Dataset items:
++++++++

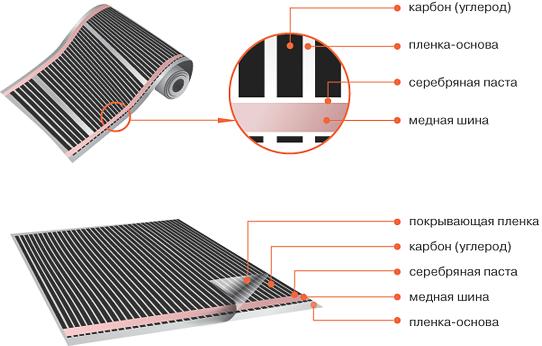 Схема устройства теплого пленочного пола
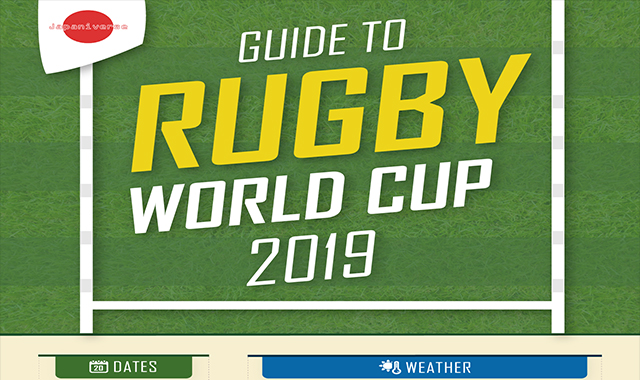 World Cup Rugby Guide 2019 #infographic
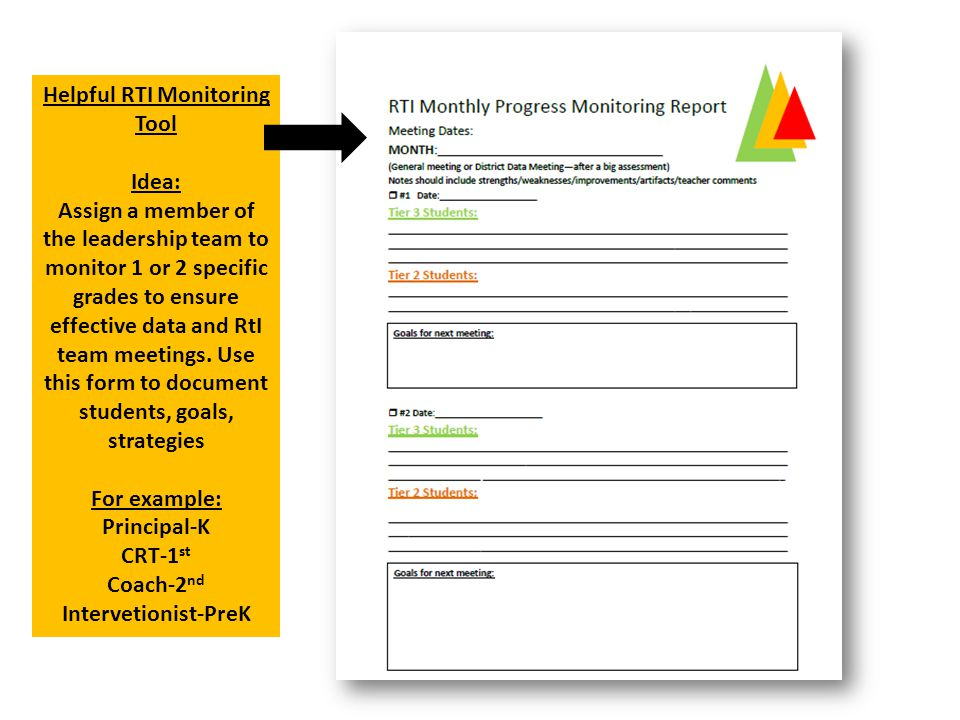 Helpful RTI Monitoring Tool Idea: Assign a member of the leadership team to monitor 1 or 2 specific grades to ensure effective data and RtI team meetings.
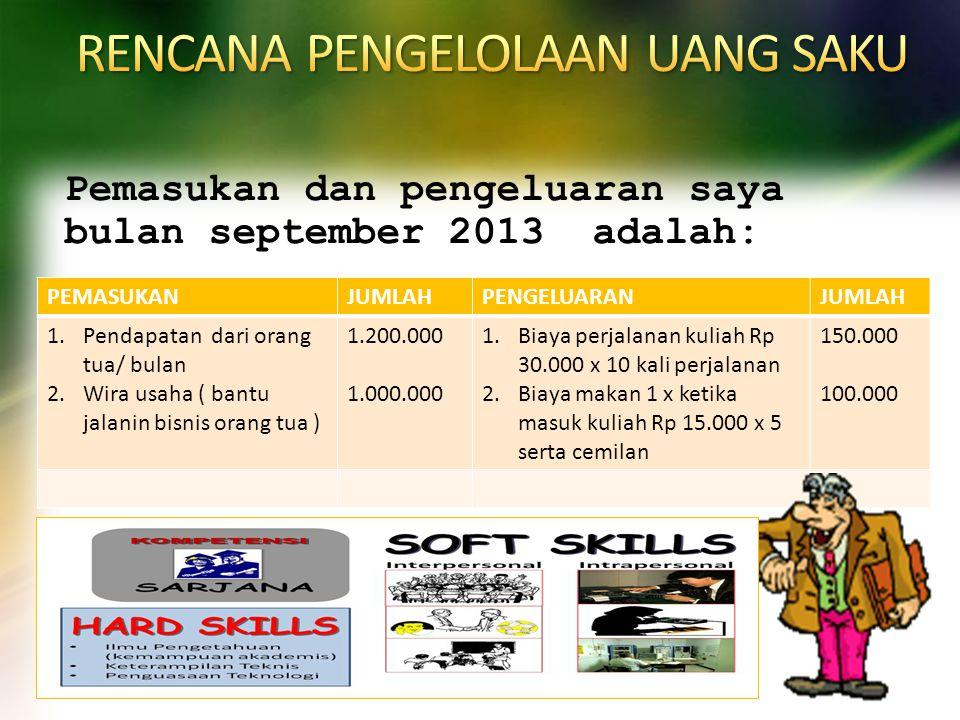 Pemasukan dan pengeluaran saya bulan september 2013 adalah: PEMASUKANJUMLAHPENGELUARANJUMLAH 1.Pendapatan dari orang tua/ bulan 2.Wira usaha ( bantu j
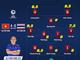 Chấm điểm U23 Việt Nam 4-0 U23 Thái Lan: Điểm cao nhất cho Đình Trọng, Quang Hải
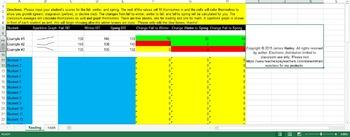 MAP Classroom Graphs **Editable**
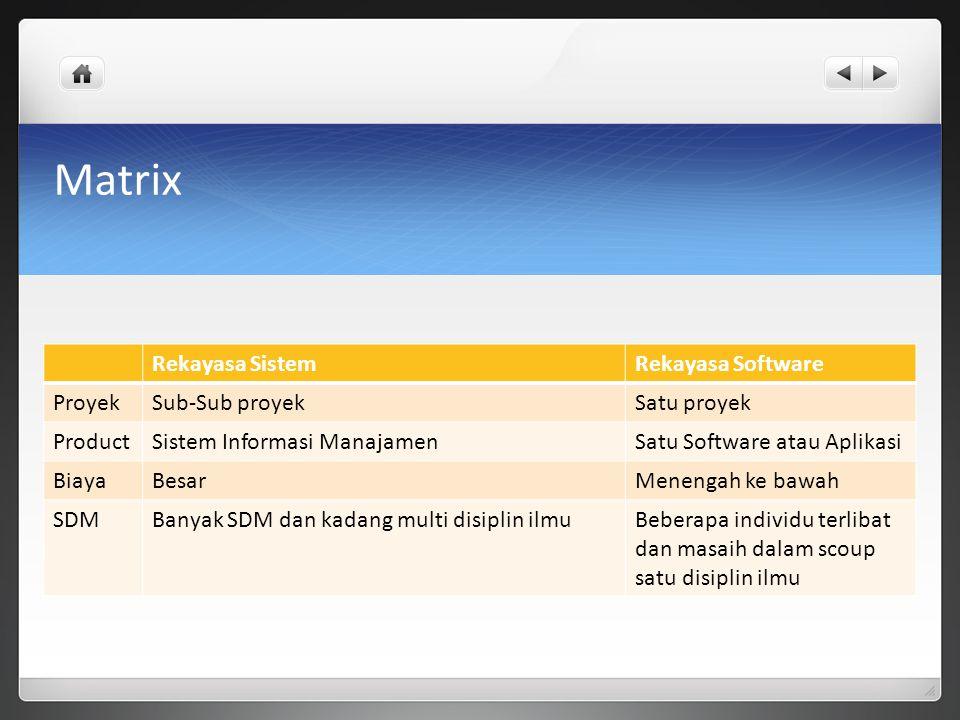 Matrix Rekayasa SistemRekayasa Software ProyekSub-Sub proyekSatu proyek ProductSistem Informasi ManajamenSatu Software atau Aplikasi BiayaBesarMenengah ke bawah SDMBanyak SDM dan kadang multi disiplin ilmuBeberapa individu terlibat dan masaih dalam scoup satu disiplin ilmu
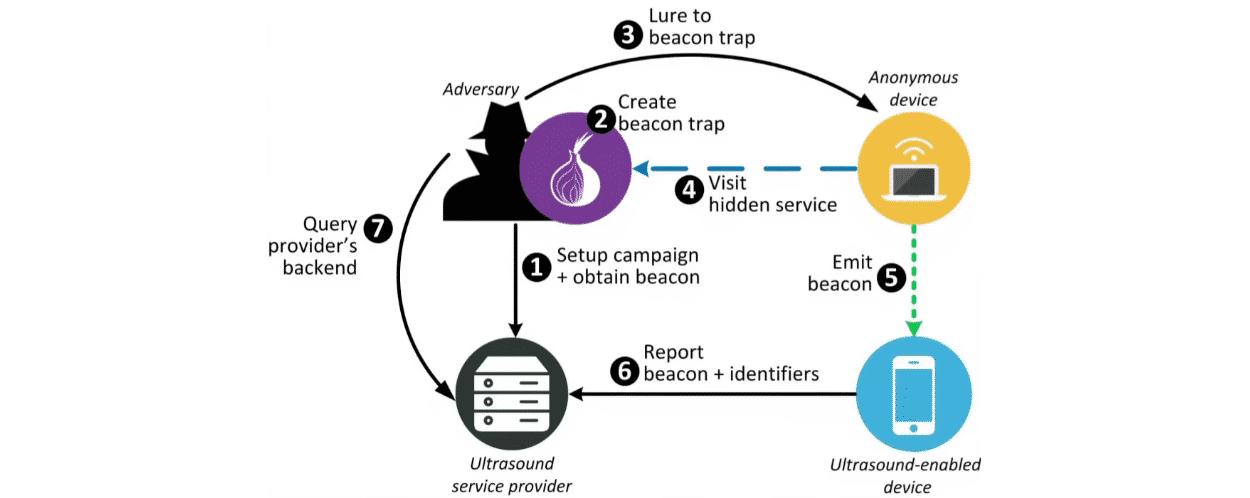 Is Tor Safe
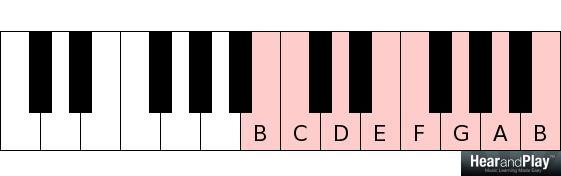 major and minor modes B C D E F G A B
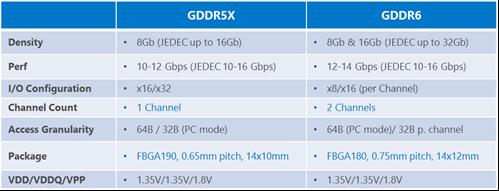 השוואת GDDR5X ל-GDDR6 (מקור micron)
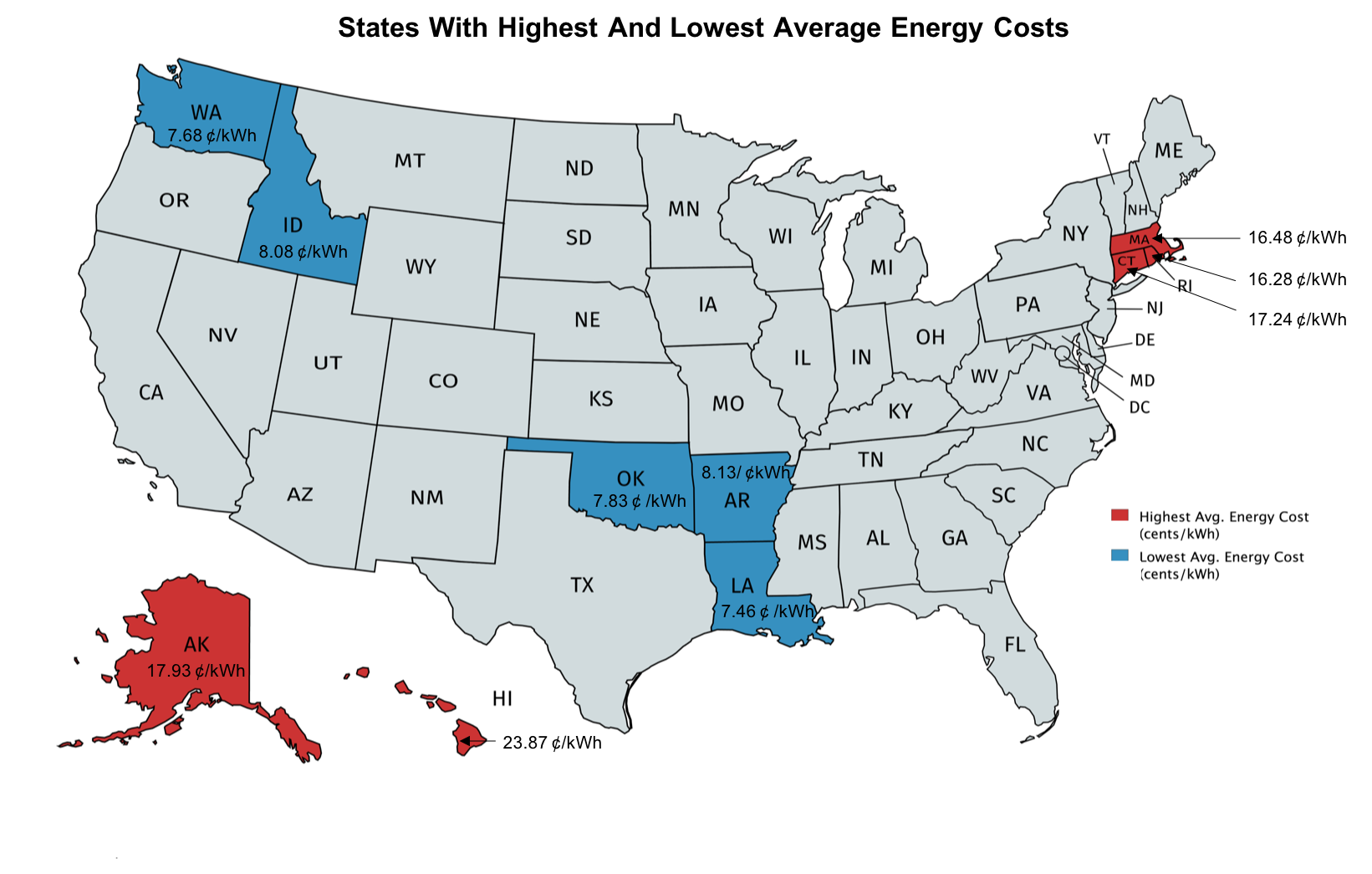 Map of the United States showing Louisiana, Washington, Oklahoma, Idaho and Arkansas in blue to designate lowest average energy costs and Hawaii, Alaska, Connecticut, Massachusetts and Rhode Island in red to designate highest average energy costs.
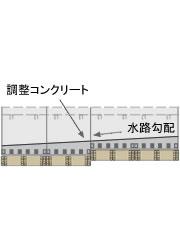 底版に調整コンクリートを打設する図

++++++++

*Goal of the exercise*:
An exact copy of the lines from the one with "Is Tor Safe" through the end of the entries above, both included, is the whole answer. It contains no pictures.

*Output for this task*:
 Is Tor Safe
 major and minor modes B C D E F G A B
 השוואת GDDR5X ל-GDDR6 (מקור micron)
 Map of the United States showing Louisiana, Washington, Oklahoma, Idaho and Arkansas in blue to designate lowest average energy costs and Hawaii, Alaska, Connecticut, Massachusetts and Rhode Island in red to designate highest average energy costs.
 底版に調整コンクリートを打設する図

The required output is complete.